The Passat has been transformed from bumper to bumper, and the transformation is remarkable. The completely redesigned Volkswagen Passat is bigger, a better value and has lost some of its German accent since coming to America. Now built in a new plant in Chattanooga, Tenn., it seems to have picked up a southern drawl and it’s still a mighty fine automobile.
Yes, the “das auto” gang has gone mainstream USA and the new Passat competes head-on against the likes of the Toyota Camry, Honda Accord and Hyundai Sonata. In these volatile and changing financial times, if you want to compete with the big boys it can be both cost-effective and safer to produce high-volume products in major markets.
While the new Passat is bigger in almost every way, it retains upmarket premium qualities and technical delights that make a VW, well, a VW. A major one being its TDI Clean Diesel engine, which in the Passat is an award-winning turbocharged 2.0-litre that offers great fuel economy and produces an amazing 236 lbs.-ft of torque at 1,750 rpm.
In addition to the reintroduction of the TDI edition, probably the sweetest piece of news for Canadian consumers is its lower price. Passat now starts at just $23,975, which is $3,800 lower than the 2010 edition. Besides TDI, there are 2.5-litre and 3.6-litre V6 engine versions.
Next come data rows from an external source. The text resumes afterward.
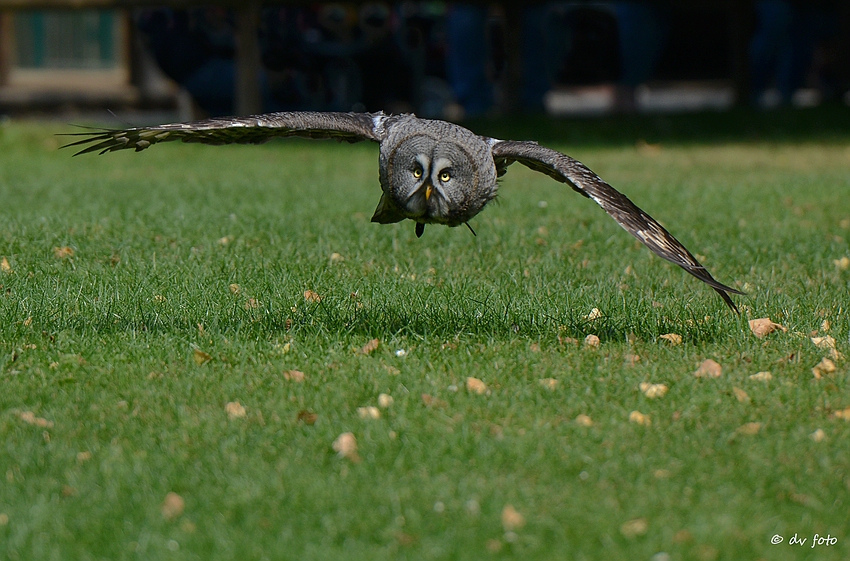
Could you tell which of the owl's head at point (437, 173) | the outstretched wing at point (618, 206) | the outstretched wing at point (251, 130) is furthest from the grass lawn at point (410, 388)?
the outstretched wing at point (251, 130)

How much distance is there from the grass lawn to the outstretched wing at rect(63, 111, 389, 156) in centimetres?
99

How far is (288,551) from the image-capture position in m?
3.74

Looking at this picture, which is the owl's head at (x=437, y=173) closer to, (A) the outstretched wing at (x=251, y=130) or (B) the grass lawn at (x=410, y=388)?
(A) the outstretched wing at (x=251, y=130)

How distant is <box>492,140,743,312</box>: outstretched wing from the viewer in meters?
5.30

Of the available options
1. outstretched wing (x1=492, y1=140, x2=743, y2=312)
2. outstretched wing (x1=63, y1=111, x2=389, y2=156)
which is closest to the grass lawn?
outstretched wing (x1=492, y1=140, x2=743, y2=312)

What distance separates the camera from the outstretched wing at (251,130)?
577 cm

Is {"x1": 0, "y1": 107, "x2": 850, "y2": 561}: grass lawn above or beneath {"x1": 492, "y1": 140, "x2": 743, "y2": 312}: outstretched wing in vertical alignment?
beneath

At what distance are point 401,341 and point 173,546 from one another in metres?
2.28

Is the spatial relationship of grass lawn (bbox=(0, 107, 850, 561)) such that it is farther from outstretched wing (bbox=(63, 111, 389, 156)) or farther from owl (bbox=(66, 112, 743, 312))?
outstretched wing (bbox=(63, 111, 389, 156))

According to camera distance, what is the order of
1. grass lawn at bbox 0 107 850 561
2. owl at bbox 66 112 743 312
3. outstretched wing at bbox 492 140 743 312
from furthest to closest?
owl at bbox 66 112 743 312
outstretched wing at bbox 492 140 743 312
grass lawn at bbox 0 107 850 561

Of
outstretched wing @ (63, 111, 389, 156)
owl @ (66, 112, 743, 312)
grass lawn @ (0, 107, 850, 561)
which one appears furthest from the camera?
outstretched wing @ (63, 111, 389, 156)

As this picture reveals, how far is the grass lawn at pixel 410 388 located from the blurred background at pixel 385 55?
31.2ft

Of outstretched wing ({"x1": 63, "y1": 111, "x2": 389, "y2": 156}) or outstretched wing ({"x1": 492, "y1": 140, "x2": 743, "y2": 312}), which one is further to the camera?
outstretched wing ({"x1": 63, "y1": 111, "x2": 389, "y2": 156})

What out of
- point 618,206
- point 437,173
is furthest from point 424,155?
point 618,206
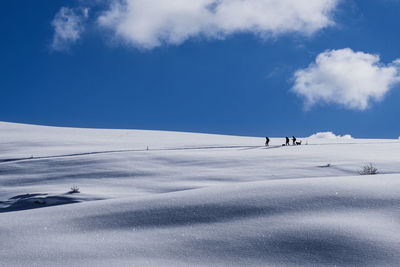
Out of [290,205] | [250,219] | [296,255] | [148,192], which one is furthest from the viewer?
[148,192]

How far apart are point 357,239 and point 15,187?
28.7ft

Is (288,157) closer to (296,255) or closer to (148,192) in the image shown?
(148,192)

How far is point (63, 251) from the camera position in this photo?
12.3 ft

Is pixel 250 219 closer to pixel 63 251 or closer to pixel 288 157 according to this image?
pixel 63 251

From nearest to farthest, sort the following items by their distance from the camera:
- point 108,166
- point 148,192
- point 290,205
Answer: point 290,205 < point 148,192 < point 108,166

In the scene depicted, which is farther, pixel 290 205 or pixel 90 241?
pixel 290 205

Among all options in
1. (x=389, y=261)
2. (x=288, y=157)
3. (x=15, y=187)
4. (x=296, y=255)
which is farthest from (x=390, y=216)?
(x=288, y=157)

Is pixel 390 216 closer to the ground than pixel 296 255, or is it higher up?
higher up

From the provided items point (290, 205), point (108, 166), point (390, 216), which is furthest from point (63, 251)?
point (108, 166)

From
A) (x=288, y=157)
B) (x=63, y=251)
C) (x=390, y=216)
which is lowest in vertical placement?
(x=63, y=251)

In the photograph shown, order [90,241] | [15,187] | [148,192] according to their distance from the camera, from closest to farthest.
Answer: [90,241] < [148,192] < [15,187]

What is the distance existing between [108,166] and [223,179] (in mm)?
4266

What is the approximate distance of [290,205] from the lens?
483 cm

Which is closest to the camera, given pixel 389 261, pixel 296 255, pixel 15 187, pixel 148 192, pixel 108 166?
pixel 389 261
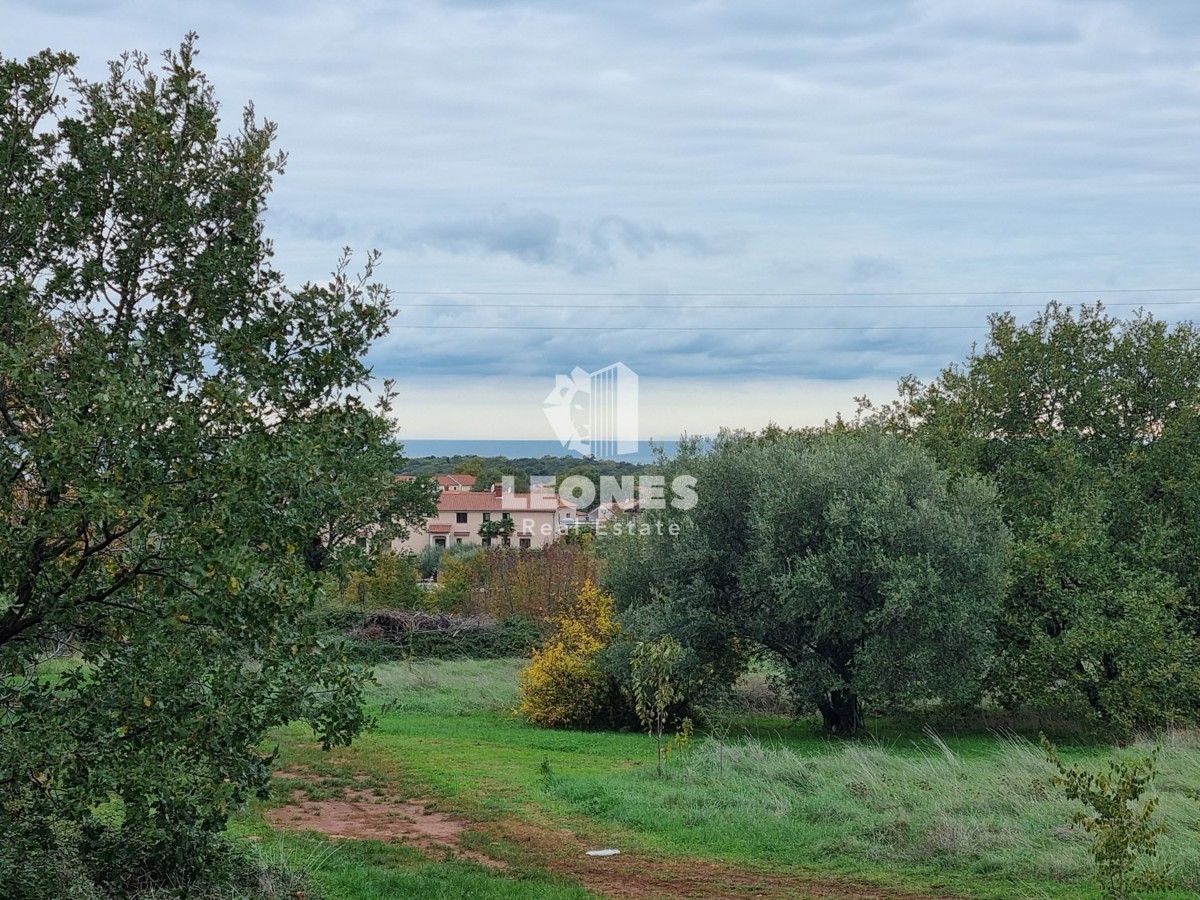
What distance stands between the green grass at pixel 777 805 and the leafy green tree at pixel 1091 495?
6.91 feet

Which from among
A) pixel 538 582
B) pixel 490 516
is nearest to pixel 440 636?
pixel 538 582

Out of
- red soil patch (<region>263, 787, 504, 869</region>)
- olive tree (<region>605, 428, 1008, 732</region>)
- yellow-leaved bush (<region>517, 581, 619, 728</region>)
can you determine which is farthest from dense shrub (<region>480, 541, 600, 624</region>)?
red soil patch (<region>263, 787, 504, 869</region>)

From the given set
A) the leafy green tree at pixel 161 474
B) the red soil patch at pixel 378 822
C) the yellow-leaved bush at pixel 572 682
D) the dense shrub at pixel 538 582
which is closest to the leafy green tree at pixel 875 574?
the yellow-leaved bush at pixel 572 682

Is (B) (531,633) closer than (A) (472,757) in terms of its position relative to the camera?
No

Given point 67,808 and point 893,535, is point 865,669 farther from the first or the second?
point 67,808

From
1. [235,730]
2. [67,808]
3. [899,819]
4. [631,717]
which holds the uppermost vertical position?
[235,730]

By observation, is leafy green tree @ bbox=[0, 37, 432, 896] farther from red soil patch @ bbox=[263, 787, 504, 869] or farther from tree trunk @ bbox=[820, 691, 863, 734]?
tree trunk @ bbox=[820, 691, 863, 734]

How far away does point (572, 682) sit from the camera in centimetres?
2261

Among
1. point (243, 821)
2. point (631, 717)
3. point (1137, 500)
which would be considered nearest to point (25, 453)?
point (243, 821)

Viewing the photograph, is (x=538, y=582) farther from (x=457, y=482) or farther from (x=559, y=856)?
(x=457, y=482)

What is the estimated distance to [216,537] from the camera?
595cm

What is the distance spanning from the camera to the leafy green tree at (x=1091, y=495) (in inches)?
802

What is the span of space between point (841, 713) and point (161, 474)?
17.4 metres

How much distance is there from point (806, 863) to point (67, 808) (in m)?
6.88
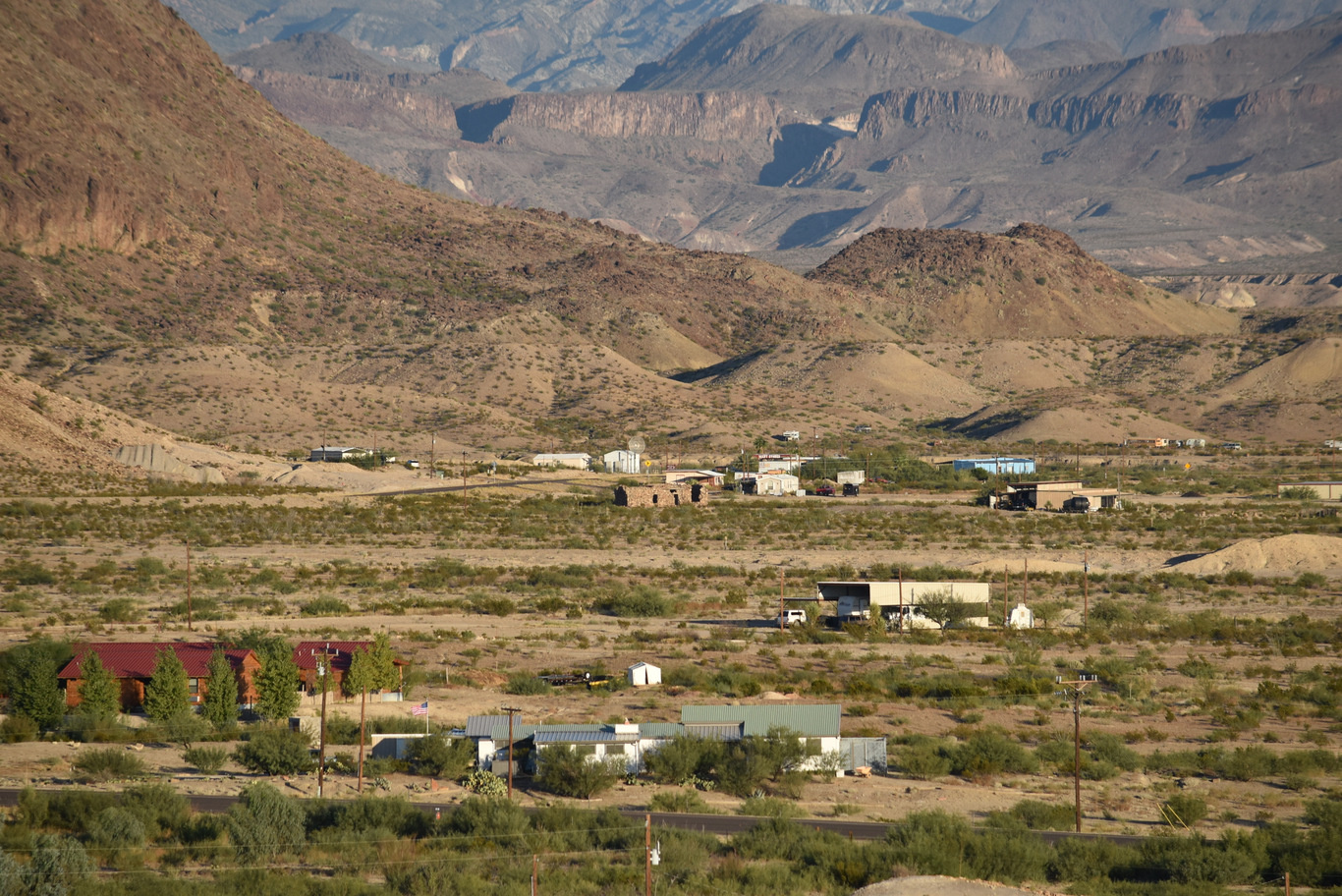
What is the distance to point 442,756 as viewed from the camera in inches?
1214

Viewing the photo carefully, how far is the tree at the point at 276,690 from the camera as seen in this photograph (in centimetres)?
3556

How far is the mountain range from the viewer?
444ft

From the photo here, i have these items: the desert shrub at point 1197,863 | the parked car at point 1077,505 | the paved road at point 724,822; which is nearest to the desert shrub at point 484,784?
the paved road at point 724,822

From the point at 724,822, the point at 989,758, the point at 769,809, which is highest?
the point at 989,758

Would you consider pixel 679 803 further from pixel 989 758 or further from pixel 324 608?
pixel 324 608

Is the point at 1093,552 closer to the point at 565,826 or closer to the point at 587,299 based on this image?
the point at 565,826

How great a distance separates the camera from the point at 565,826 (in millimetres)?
26062

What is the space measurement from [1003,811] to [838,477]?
78.2 meters

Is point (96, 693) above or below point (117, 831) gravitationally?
above

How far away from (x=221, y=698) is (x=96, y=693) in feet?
9.38

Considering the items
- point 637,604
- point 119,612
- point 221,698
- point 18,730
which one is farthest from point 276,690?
point 637,604

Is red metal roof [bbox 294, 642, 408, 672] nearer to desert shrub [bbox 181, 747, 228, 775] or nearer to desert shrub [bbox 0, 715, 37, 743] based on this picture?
desert shrub [bbox 181, 747, 228, 775]

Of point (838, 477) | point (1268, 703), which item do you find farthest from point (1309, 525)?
point (1268, 703)

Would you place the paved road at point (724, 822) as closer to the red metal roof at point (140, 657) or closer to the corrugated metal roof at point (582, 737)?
the corrugated metal roof at point (582, 737)
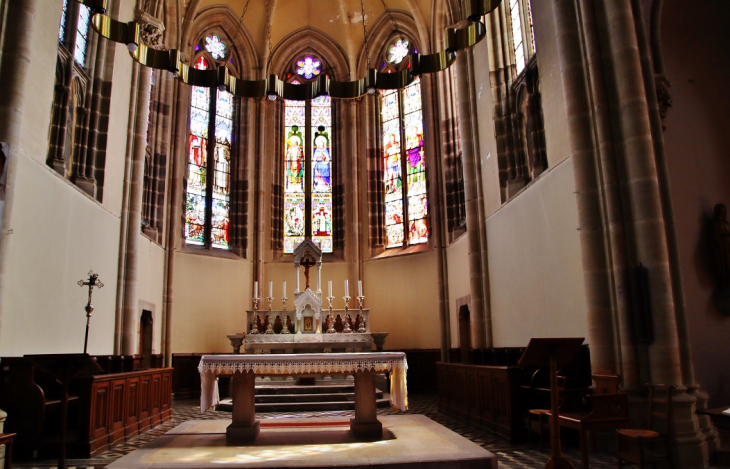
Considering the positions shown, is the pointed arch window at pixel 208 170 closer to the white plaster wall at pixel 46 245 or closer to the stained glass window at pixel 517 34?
the white plaster wall at pixel 46 245

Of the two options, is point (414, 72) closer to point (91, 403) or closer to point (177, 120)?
point (91, 403)

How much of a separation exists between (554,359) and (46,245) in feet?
25.9

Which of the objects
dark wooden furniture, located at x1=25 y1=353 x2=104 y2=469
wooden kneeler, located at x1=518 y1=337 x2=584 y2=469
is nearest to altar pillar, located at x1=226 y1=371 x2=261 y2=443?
dark wooden furniture, located at x1=25 y1=353 x2=104 y2=469

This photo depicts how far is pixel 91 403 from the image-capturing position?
24.2 ft

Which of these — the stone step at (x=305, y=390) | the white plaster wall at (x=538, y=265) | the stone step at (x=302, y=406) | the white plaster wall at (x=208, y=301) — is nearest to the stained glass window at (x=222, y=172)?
the white plaster wall at (x=208, y=301)

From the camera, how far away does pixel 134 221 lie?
1255 centimetres

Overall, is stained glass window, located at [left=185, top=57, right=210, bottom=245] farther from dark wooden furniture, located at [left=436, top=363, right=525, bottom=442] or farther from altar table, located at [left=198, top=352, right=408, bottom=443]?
altar table, located at [left=198, top=352, right=408, bottom=443]

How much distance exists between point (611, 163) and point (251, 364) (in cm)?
539

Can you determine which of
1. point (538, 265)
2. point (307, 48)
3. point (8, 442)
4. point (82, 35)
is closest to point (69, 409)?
point (8, 442)

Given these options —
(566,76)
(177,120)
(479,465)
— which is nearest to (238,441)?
(479,465)

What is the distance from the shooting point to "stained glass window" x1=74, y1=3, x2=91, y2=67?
11046 millimetres

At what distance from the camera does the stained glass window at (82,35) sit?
11046 millimetres

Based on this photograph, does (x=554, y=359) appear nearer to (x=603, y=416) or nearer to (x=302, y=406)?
(x=603, y=416)

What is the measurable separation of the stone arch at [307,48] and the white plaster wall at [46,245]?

The TDI (starting at $27,475) is of particular importance to Canadians, where VW expects that it will account for about 45 per cent of new Passat sales. The V6 is expected to outsell the TDI in the U.S., but when you look at the fuel economy numbers and then drive the TDI, it’s easy to understand why Canadians love it.
The Passat TDI differs from the Jetta TDI in that it comes with the extra-clean Ad-Blue exhaust emissions system. Service intervals are every 15,000 kilometres and there’s a warning system that alerts the driver when its fluid level is getting low. The 2.5-litre and TDI versions of the new Passat come in Treadline, Treadline+, Comfortline and Highline trim levels. The V6 Passat only comes in Comfortline and Highline trim levels. My test TDI Passat was a Trendline+ edition that came without any options and a list price of $28,875.
While VW obviously wasn’t trying to push design boundaries with the new Passat, it’s also a design that few will dislike. Plus, trademark VW design cues give it some distinguishing elements. The big changes are dimensional, including a wheelbase that’s almost nine centimetres longer than its predecessor. Looking a little closer, there’s a subtle character crease that runs from the trailing edge of the headlight rearward, above the door handles, and connects with the wraparound tail light assembly.
While seating capacity remains the same, the cabin space is greatly enhanced, especially for rear-seat occupants. Large doors also allow them to get in or out easier. In addition, the doors are sculptured on the inside to allow extra shoulder room and make it a genuine five-seat sedan. Volkswagen interiors are generally top in class and the new Passat is no exception. Nothing flashy, it’s just a calm, functional layout with good materials. My test Passat TDI was the basic version, yet the cabin had a more upscale ambience and its cloth upholstery had a durable feel.
Laser seam-welding helps create the Passat’s extra rigid body structure, which also comes with six standard airbags. Unique to VW is an Intelligent Crash Response System (ICRS). It automatically springs into action following a serious collision, cuts off fuel supply, unlocks doors, disconnects the battery from the alternator and turns on the hazard warning lights.
Historically, diesel fuel has been cheaper to buy than regular gasoline, but these days it seems to be more expensive, and I’m not sure why. I paid $1.36/litre and at the same station regular gasoline was $1.30/litre at. An extra five to six cents per litre for diesel appears to be typical these days, but just like gasoline, its price fluctuates.
That said, the torque-rich TDI engine makes the most of every litre of diesel and provides outstanding fuel economy. The tachometer turns red at 5,000 rpm (vs. 7,000 for the gasoline version) and with transmission in “D” shifts are made at about 2,000 rpm. Slipping the DSG transmission down into its “S” mode ups the shift pattern to around 3,000 rpm and makes it move in a more urgent, sporty style. On the highway, the new Passat is exceptionally quiet and comfortable and its softer suspension is better tuned for the rigours of U.S. interstate highway travel. Yes, it’s lost some agility and handling sharpness, but overall it’s still a very good driving experience that many will view as an improvement.
The new roomier and more affordable 2012 Volkswagen Passat has adapted to life in America. The TDI engine edition is still unique in the marketplace and it offers outstanding fuel economy and terrific pulling power.